- _Exercise task_: Could you render the lines of the stored data below as a numbered list, running from the line with "At what range" to the line with "Is the bridge", both included and blank lines left out?

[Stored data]
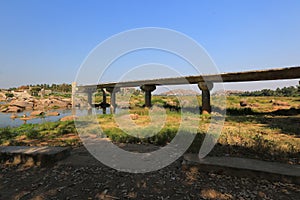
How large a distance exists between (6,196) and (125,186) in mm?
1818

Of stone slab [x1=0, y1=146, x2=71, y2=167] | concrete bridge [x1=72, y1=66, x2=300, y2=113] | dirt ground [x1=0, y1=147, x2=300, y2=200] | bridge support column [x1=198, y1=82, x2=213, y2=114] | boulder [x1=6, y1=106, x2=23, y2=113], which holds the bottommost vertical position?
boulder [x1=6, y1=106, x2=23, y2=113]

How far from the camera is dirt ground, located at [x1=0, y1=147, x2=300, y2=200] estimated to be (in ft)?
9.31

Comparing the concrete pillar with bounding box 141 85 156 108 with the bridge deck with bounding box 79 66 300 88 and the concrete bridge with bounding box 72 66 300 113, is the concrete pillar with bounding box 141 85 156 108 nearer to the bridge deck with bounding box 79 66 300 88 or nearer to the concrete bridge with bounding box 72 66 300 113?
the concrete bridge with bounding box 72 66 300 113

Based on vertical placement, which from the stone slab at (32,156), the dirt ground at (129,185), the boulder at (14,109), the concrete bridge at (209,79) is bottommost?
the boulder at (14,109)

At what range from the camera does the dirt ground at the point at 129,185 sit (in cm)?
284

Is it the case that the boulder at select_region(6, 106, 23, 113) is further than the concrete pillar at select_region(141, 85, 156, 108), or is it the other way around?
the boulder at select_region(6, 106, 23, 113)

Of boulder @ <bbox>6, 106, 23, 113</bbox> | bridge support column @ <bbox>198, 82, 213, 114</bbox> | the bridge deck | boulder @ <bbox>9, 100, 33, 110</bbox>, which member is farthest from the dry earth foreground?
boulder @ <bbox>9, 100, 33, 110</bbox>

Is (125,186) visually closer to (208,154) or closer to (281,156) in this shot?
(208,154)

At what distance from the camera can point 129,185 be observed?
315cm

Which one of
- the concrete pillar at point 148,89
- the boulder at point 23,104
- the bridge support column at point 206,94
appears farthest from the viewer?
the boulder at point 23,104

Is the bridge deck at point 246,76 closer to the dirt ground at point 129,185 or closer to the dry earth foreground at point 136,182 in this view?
...
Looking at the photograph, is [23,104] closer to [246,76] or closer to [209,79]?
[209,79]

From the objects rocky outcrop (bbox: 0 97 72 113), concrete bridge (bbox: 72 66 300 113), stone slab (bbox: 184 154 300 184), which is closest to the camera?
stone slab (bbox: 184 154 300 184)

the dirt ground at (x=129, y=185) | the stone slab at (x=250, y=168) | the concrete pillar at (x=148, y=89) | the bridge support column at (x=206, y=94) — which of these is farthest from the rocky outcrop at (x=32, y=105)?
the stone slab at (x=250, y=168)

- _Reply_:
1. At what range from the camera does the dirt ground at the point at 129,185 sit (in cm)?
2. 284
3. Is it the case that the boulder at select_region(6, 106, 23, 113) is further than the concrete pillar at select_region(141, 85, 156, 108), or is it the other way around?
4. the boulder at select_region(6, 106, 23, 113)
5. Of boulder @ <bbox>6, 106, 23, 113</bbox> | bridge support column @ <bbox>198, 82, 213, 114</bbox> | the bridge deck | boulder @ <bbox>9, 100, 33, 110</bbox>, which member is farthest from the dry earth foreground?
6. boulder @ <bbox>9, 100, 33, 110</bbox>
7. Is (125,186) visually closer to (208,154) or closer to (281,156) in this shot?
8. (208,154)
9. At what distance from the camera can point 129,185 be observed?
10. 315cm
11. Which one of
12. - the concrete pillar at point 148,89
13. - the boulder at point 23,104
14. - the bridge support column at point 206,94
15. appears farthest from the viewer?
16. the boulder at point 23,104
17. Is the bridge deck at point 246,76 closer to the dirt ground at point 129,185 or closer to the dry earth foreground at point 136,182 in this view?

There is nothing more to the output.